What is a science topic and what it not?

I have been learning about Science and the Media in my science communication units.

I have learnt about blogging, scripting, podcasting, filming, interviewing, making documentaries and media releases.

From the lectures, I can see how important it is for science communicators to know how to use media for science.

In general, you really have to know about the topic before you can tell the stories to someone in an understandable way,

So, to tell the science in an understandable way, I have to know about science before I talk.

However, the question came to my mind:

What is Science?

According to the Oxford dictionary, “science is knowledge about the structure and behavior of the natural and physical world, based on facts that you can prove, for example by experiments.”

In this case, if you cannot prove it by experiments, it is NOT science.

So, even though people believe in something if it cannot be proven by experiments, it is not science. Therefore, God is not science (I am not saying that God does not exist.  Many of my great friends believe in God and people actually say “Oh my god” even though they do not believe God.)

However, is this why I do not see many science magazines which talk about God?

There are varieties of subjects related to science, and whatpeople are interested in is different depending in the individual.  For example, I am more interested in biology, while my sister is more interested in the stars.  I think this is why there are so many types of magazines.  Although, are they really talking about science?  Isn’t it they just what they claim it to be science so that people pay attention?

Knowing about the audience is also important before you talk about the topic so that you can explain it to them without any jargon, but do I have to tell the audience about topics which grab attention even though I
don’t think they are scientific?

How can I pick the right science topic without worrying too much about my audiences?

Please give me any ideas about what topic count as science and what don’t. 

Acknowledge: great thanks to Nancy LongneckerMiriam Sullivan , Jean, and everyone involved in science communication at UWA.

Image: God vs science.
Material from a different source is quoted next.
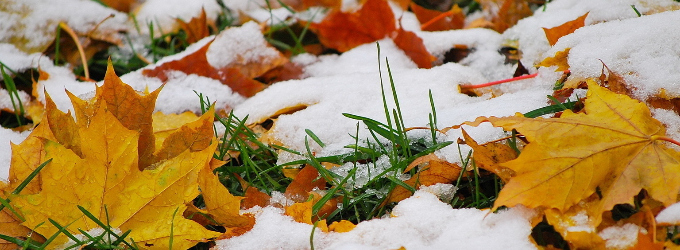 Осень - верлибр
The situationist (2008) http://thesituationist.wordpress.com/2008/12/17/the-situation-of-faith-in-god-or-science/god-versus-science-time-magazine-cover/


16 comments on “What is a science topic and what it not?
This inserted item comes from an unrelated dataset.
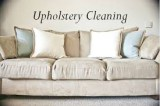Professional upholstery cleaners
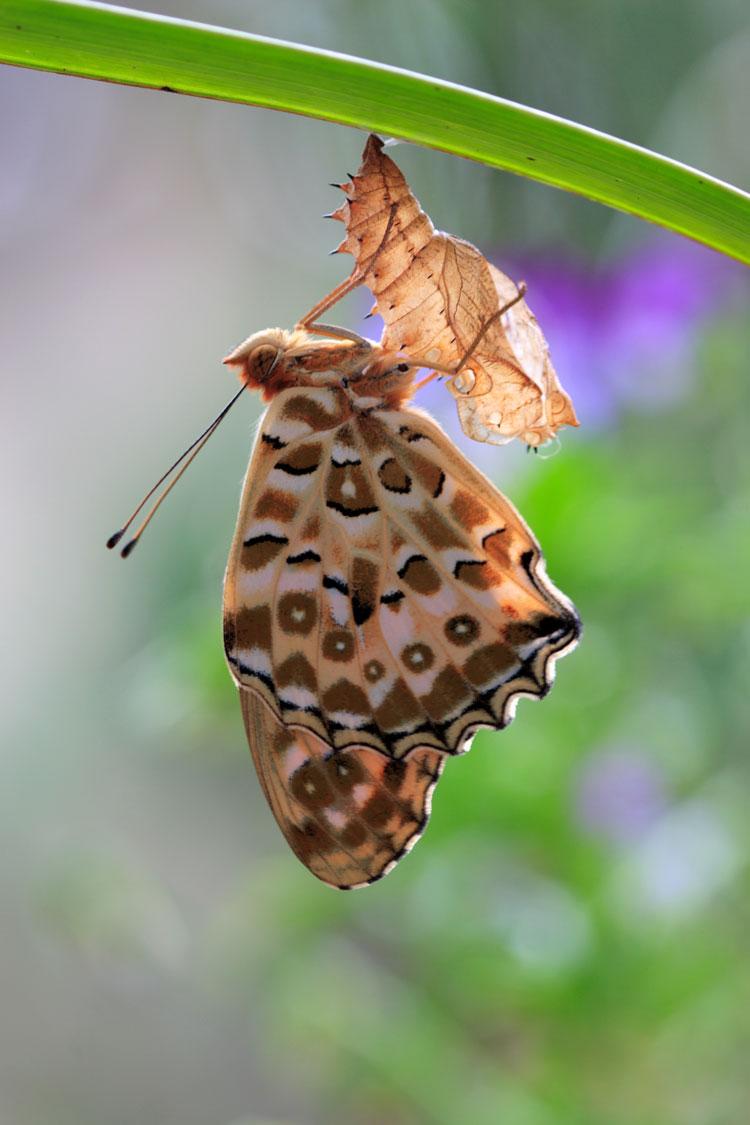 Армянские секс бабочки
  1. What an important topic to bring up Keiko. Myself being an anthropologist major find I am always having to justify that it is in fact a science. I’d like to think Science is anything that contributes to society in a tangible way, but I agree it does need to be testable. I like what this website http://www.aps.org/policy/statements/99_6.cfm has to say about the definition of science too.

    • I like the way of your thinking too. We are living in science but this means that science could be anything.
      Good website you found. As the website says; “science requires the open exchange of data, procedures and materials”, do you think science always have to be opened to evryone?
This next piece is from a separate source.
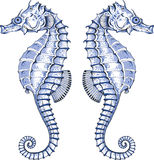 Graphic Seahorse. Seahorse bay - autor's graphic summer design element with seahorse Stock Photo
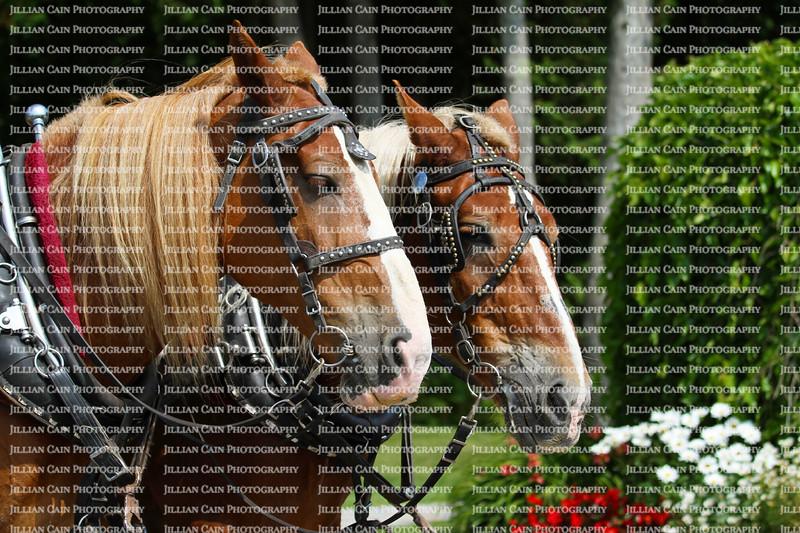 Team of two horses on Mackinac Island, Michigan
  2. I agree with Rosanna that you have brought up an interesting topic as well as a significant issue which science communicators face, when bringing theory into practice.

    You are right, I believe, that as a science communicator you should be familiar with the science that you try to communicate to others. This requirement will almost automatically distinguish science communicators with differences in expertise and background from each other. Most likely, these different science communicators all have different interests and urges to address specific issues in society that the wider public would/could be interested in. And with their expertise and background they are justified to communicate these issues.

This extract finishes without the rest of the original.